Regional plot of an epigenome-wide association analysis of cg03306374 and cg15506157 in PDAC and CP tissues. Co-methylation patterns were found in the PRKCB (A) and KLRG2 gene regions (B), respectively. At the very top, the gene position within the respective chromosome is shown. Below, each dot stands for a particular CpG site. Its genomic position is indicated along the X-axis. The negative log-transformed p value reflects the association of a CpG site with the disease status. The panels in the middle show the ENSEMBL annotation tracks including genes/transcripts and the direction of transcription. Also, the positions of the CpG sites (vertical lines) are indicated. The lower panels present Spearman’s correlation coefficients of DNA-methylation levels between selected CpG sites in the two genomic regions. The colour scheme of the heatmap is reflected also in the association panel at the top with respect to correlation to the reference CpG sites cg03306374 and cg15506157. Blue colouring of a dot stands for low correlation values; red colouring indicates high correlation values. CP, chronic pancreatitis; PDAC, pancreatic ductal adenocarcinoma.

Figure 6

Differentiation between PDAC and CP based on DNA-methylation. ROC curves are shown that were calculated on the basis of differential DNA-methylation at cg15506157 and the three other CpGs in the KLRG2 gene region (red line), cg03306374 and the five surrounding DNA-methylation sites in the PRKCB gene region (green line) or a combination of all 10 sites (blue line).
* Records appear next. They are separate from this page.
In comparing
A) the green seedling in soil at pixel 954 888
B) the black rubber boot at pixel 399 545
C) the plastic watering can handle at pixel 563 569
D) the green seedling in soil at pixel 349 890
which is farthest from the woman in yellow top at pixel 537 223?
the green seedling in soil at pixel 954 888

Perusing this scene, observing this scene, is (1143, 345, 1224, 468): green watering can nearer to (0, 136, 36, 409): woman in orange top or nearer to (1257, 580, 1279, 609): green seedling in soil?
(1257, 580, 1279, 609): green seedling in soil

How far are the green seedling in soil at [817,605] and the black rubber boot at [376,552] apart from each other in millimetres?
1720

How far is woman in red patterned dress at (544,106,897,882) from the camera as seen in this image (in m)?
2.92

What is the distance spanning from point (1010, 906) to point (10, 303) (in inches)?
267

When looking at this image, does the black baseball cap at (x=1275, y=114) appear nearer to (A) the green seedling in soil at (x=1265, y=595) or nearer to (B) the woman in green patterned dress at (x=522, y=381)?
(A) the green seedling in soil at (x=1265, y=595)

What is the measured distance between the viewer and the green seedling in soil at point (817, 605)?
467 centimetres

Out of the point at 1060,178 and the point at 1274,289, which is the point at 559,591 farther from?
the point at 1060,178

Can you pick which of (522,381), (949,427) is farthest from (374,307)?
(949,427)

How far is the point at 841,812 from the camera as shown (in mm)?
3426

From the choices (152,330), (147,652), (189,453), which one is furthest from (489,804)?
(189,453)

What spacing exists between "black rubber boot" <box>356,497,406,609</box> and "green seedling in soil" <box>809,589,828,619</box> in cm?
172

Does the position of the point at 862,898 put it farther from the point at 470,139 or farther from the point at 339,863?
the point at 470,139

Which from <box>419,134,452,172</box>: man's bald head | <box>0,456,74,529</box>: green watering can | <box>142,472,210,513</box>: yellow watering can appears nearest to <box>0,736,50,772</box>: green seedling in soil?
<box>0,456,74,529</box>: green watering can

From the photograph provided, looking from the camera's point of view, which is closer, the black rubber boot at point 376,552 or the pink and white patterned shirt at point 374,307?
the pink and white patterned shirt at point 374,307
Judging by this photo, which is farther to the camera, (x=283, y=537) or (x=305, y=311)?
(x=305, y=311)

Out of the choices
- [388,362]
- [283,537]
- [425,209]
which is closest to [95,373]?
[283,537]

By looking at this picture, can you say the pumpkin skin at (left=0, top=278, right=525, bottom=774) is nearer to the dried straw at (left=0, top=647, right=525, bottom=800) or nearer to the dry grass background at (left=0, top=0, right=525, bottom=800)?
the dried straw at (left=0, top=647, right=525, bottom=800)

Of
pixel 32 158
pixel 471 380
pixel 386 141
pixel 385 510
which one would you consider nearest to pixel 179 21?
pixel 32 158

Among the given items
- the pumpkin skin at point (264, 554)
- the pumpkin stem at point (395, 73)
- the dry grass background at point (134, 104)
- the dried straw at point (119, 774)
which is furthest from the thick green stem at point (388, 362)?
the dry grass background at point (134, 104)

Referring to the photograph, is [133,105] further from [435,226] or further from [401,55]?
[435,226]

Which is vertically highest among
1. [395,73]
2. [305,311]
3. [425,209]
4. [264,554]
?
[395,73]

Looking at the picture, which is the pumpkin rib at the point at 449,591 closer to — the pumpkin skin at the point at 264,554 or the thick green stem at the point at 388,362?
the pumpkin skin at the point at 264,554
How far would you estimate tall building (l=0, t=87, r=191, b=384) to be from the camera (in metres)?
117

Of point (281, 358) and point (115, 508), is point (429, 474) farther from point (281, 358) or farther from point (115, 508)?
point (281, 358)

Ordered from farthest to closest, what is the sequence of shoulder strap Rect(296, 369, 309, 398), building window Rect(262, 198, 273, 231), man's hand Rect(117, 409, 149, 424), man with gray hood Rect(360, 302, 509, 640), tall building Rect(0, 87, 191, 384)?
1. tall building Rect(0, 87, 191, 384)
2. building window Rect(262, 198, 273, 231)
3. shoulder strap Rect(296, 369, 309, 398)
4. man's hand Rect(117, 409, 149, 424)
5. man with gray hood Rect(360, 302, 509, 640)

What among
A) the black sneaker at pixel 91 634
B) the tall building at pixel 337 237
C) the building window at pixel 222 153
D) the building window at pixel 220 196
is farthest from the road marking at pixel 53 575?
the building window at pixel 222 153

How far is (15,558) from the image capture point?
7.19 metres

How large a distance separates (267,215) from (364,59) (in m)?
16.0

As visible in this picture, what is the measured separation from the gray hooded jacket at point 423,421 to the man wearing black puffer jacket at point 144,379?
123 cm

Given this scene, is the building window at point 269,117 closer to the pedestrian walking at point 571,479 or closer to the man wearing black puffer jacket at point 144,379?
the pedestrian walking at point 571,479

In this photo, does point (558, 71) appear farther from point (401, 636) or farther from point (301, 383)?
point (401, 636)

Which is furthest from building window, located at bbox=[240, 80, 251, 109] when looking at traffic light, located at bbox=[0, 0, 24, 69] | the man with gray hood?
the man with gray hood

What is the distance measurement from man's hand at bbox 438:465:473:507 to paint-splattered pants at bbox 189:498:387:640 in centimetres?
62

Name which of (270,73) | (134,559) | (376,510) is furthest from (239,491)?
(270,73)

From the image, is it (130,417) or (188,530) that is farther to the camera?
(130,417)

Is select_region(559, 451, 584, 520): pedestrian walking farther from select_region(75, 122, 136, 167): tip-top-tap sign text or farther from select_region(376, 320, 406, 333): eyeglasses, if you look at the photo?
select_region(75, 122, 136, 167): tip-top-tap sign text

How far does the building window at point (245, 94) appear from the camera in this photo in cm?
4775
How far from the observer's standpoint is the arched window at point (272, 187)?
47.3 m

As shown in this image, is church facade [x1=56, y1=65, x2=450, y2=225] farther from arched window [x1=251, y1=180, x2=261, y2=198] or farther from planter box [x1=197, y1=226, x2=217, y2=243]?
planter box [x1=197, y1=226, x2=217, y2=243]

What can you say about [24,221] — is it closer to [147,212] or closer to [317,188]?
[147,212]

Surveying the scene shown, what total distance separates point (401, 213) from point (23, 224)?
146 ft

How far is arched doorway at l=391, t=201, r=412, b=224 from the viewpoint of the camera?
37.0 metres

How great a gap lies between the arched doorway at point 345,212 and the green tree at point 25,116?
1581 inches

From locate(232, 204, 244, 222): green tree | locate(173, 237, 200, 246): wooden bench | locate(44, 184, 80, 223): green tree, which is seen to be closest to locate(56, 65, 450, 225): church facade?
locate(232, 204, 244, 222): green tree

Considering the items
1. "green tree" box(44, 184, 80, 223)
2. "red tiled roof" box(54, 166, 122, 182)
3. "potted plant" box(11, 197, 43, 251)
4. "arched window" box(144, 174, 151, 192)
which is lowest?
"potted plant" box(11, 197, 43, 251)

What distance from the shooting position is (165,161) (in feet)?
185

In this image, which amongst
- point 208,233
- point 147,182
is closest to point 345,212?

AUC, area under the curve; CP, chronic pancreatitis; PDAC, pancreatic ductal adenocarcinoma.

Figure 7

Diagnostic accuracy of DNA-methylation in liquid biopsy samples. Variation in DNA-methylation in cell-free DNA isolated from patient plasma is presented as box plot for the six CPG sites in gene PRKCB and the four CpG sites in KLRG2. The M-value was chosen as a measure of methylation. At the top, the respective false discovery rate adjusted p values are given. Only the first three numbers of the CpG identifiers are indicated: cg033: cg03306374; cg031: cg03156893; cg032: cg03217795; cg054: cg05436658; cg095: cg09507526; cg213: cg21370856; cg155: cg15506157; cg006: cg00699934; cg009: cg00919016; cg052: cg05224190. CP, chronic pancreatitis; PDAC, pancreatic ductal adenocarcinoma.